Author: Scott Berkum
Publisher: Jossey Bass
Reviewer: Carolyn Hughes, PR account manager, Fourth Day PR
The Year Without Pants is part-memoir and part-management style guide. The author Scott Berkum was previously a manager for Microsoft but was asked to manage a team at Automattic– the company which runs WordPress.
WordPress is one of the most well-known web companies with around 100,000 new users signing up every day. What follows is a fascinating account of what it’s like to work at Automattic, which is completely at odds with the way other businesses are run. Its 120 employees work from home (or where ever they like) and launch new services and upgrades a number of times a day, without any marketing or press.
It’s refreshing – not to mention highly unusual – to see a business which focuses on its services and not on profit.
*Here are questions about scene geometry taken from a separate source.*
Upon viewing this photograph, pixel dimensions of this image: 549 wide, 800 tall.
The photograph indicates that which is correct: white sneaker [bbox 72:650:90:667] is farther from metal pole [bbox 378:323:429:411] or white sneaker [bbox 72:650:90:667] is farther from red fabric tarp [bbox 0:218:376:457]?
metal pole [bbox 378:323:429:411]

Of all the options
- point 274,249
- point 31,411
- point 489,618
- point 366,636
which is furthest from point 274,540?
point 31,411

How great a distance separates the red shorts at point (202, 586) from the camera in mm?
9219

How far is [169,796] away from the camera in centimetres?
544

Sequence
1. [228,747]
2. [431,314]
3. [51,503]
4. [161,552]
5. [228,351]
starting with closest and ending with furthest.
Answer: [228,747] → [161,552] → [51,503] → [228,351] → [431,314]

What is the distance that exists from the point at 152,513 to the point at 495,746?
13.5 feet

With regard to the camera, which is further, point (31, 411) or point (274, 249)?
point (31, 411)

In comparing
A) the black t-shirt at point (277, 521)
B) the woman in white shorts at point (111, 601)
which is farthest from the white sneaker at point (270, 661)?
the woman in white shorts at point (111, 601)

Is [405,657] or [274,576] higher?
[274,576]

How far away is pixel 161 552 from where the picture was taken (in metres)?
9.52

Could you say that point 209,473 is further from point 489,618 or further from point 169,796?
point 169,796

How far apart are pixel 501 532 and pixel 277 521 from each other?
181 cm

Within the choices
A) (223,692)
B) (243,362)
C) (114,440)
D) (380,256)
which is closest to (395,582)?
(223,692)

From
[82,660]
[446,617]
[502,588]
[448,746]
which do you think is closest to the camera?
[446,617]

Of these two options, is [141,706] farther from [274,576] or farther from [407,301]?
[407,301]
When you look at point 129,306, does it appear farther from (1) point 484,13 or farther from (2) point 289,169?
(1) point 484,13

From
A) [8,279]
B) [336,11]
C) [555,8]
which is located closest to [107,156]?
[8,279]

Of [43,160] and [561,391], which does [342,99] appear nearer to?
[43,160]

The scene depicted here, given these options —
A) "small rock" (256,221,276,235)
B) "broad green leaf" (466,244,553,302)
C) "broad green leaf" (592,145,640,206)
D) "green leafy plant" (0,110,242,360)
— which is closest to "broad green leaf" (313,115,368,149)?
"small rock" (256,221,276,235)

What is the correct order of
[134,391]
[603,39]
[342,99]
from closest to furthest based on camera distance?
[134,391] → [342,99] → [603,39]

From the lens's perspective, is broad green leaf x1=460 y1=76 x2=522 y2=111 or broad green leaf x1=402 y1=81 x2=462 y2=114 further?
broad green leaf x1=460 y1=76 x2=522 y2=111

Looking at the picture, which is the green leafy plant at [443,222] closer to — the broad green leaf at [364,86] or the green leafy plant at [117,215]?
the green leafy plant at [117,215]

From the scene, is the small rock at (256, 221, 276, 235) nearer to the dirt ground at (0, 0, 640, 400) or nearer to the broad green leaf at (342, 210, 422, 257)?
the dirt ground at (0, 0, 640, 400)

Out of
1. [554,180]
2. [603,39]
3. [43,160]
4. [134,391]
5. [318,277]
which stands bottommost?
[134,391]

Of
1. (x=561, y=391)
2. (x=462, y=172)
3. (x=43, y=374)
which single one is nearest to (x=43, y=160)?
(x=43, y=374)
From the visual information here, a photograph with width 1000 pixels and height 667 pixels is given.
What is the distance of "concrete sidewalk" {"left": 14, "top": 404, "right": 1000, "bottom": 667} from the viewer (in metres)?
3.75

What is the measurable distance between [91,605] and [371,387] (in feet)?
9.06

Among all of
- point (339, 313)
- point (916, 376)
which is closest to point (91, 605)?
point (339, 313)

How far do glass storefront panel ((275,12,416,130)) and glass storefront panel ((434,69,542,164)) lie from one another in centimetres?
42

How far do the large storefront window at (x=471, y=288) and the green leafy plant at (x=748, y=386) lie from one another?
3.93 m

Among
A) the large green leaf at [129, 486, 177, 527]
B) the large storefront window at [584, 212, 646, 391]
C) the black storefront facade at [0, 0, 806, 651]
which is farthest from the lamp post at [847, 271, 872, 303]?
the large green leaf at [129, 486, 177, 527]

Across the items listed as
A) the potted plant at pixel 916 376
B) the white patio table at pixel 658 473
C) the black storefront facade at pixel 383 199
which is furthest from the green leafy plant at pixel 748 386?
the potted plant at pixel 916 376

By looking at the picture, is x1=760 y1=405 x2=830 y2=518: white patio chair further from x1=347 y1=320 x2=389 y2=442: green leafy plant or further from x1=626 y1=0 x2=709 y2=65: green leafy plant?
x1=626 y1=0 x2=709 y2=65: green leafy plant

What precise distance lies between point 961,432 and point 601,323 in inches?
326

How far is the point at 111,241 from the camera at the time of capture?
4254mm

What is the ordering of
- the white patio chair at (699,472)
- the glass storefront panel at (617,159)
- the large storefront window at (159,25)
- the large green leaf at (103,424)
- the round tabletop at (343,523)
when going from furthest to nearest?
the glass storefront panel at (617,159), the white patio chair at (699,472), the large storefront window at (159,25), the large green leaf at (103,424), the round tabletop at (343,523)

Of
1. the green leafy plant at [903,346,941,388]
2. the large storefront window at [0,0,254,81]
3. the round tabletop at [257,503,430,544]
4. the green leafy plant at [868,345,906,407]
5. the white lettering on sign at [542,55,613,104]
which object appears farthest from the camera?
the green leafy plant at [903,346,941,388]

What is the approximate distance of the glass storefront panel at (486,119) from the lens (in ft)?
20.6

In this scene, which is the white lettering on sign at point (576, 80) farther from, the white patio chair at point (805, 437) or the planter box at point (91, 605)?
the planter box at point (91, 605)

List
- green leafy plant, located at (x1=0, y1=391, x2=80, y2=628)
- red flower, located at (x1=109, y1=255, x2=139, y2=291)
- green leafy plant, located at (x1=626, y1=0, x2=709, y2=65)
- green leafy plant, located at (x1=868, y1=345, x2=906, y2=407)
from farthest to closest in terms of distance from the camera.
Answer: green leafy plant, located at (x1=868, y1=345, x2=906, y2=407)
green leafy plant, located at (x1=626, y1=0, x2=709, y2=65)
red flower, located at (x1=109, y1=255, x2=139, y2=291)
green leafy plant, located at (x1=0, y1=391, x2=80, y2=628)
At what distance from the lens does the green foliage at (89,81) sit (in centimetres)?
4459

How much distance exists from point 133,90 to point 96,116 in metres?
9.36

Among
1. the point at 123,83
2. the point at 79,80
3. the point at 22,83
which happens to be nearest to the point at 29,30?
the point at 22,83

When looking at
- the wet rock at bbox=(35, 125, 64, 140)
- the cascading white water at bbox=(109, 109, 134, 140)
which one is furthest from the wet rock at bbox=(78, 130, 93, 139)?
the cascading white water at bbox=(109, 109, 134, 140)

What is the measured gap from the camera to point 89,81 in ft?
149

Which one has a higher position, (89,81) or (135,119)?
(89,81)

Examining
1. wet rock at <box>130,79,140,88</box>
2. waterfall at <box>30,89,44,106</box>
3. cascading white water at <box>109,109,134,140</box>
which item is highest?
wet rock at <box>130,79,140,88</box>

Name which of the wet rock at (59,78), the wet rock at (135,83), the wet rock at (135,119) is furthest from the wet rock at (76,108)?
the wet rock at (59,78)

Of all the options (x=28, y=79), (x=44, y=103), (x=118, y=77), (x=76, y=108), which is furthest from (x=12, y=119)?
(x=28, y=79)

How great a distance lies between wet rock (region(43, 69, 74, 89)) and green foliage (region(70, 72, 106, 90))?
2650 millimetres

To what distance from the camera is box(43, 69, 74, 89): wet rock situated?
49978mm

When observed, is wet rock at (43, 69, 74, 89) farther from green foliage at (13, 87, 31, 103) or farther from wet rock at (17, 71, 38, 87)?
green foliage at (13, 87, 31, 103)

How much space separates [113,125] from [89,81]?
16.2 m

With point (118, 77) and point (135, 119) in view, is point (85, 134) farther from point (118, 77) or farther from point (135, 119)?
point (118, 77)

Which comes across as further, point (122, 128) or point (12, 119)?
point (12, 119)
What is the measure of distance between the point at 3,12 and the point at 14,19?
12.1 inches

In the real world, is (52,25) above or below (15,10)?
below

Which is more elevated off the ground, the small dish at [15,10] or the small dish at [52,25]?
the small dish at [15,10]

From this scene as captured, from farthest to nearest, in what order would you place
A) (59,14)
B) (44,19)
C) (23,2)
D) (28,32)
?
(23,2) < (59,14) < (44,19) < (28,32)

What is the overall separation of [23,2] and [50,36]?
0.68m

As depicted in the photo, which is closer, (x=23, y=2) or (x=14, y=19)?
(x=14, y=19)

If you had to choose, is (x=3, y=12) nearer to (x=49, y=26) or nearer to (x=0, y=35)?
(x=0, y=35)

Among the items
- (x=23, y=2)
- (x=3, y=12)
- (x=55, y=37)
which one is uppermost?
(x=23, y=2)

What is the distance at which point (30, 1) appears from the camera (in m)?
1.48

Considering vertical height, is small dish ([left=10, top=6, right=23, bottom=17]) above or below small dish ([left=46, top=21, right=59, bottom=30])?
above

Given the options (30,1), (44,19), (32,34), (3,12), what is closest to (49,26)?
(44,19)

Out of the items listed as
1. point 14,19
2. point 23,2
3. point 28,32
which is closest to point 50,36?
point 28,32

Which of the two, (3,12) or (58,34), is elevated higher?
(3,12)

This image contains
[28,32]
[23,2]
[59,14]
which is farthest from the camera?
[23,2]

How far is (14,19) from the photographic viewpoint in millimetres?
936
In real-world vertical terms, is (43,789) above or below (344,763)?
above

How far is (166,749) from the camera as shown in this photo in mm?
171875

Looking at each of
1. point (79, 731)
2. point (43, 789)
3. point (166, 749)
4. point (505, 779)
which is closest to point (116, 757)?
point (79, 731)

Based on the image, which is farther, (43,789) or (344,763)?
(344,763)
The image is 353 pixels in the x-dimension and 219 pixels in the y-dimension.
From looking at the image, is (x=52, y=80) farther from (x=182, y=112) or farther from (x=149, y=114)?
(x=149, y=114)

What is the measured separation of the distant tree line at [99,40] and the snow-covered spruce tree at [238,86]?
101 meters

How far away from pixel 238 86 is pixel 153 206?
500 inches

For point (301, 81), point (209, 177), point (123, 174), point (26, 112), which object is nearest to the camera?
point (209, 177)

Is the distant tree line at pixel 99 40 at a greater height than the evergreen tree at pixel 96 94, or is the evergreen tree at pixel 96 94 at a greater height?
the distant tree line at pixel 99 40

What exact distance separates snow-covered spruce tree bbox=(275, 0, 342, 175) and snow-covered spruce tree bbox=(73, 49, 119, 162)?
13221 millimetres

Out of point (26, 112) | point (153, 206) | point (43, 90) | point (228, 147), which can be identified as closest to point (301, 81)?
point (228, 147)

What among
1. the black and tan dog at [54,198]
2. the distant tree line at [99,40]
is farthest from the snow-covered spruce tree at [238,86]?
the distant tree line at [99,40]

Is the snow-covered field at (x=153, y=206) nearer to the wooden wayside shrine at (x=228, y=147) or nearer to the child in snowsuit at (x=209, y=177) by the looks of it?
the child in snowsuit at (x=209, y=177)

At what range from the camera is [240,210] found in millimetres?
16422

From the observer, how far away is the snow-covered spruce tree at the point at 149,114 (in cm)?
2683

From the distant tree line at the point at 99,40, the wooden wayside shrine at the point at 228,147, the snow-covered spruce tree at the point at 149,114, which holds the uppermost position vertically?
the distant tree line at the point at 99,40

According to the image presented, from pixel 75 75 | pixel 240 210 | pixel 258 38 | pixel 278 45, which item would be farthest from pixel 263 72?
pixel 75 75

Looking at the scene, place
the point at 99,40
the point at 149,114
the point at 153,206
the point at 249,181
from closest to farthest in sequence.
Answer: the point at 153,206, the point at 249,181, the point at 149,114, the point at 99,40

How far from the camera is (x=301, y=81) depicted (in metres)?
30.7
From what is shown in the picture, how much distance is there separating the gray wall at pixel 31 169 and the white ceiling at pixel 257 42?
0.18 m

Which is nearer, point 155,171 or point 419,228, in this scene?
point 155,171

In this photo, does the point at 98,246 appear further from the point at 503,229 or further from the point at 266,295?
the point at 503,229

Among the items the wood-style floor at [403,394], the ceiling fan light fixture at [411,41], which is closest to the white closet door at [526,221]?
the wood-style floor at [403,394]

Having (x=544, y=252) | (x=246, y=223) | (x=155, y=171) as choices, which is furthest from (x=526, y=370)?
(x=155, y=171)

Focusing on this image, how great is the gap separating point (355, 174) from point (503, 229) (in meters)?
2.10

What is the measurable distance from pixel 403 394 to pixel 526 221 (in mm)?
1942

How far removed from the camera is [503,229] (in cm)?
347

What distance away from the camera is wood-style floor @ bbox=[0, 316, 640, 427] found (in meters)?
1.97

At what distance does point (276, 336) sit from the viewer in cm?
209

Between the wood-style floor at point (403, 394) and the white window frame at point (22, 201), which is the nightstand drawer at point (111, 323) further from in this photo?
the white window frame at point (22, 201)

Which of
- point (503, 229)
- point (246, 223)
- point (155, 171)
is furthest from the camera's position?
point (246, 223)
In fact, profit seems to come second, or maybe even third, behind service offering and employees.
But the culture that has evolved from business leader Matt Mullenweg is so strong that it holds the teams together, despite the fact they are geographically spread across the globe.
While it couldn’t possibly work for every company, there are certainly useful management tactics that can be drawn from this account. It’s definitely a good debate to challenge the standard 40 hour, nine to five working week which seems quite irrelevant when we are all so connected now.
Scott Berken doesn’t gloss over the negatives that crop up from this style of ‘un-work’, which include more difficult tasks not being tackled in favour of easier ones.
As a WordPress fan myself, I massively enjoyed this account. Scott Berkum’s writing style is conversational, peppered with insights and thoughts.
I find a lot of business books eke out one point laboriously over many chapters, but the fact this book has a genuine story and a timeframe makes for a good pace and is an all-round good read.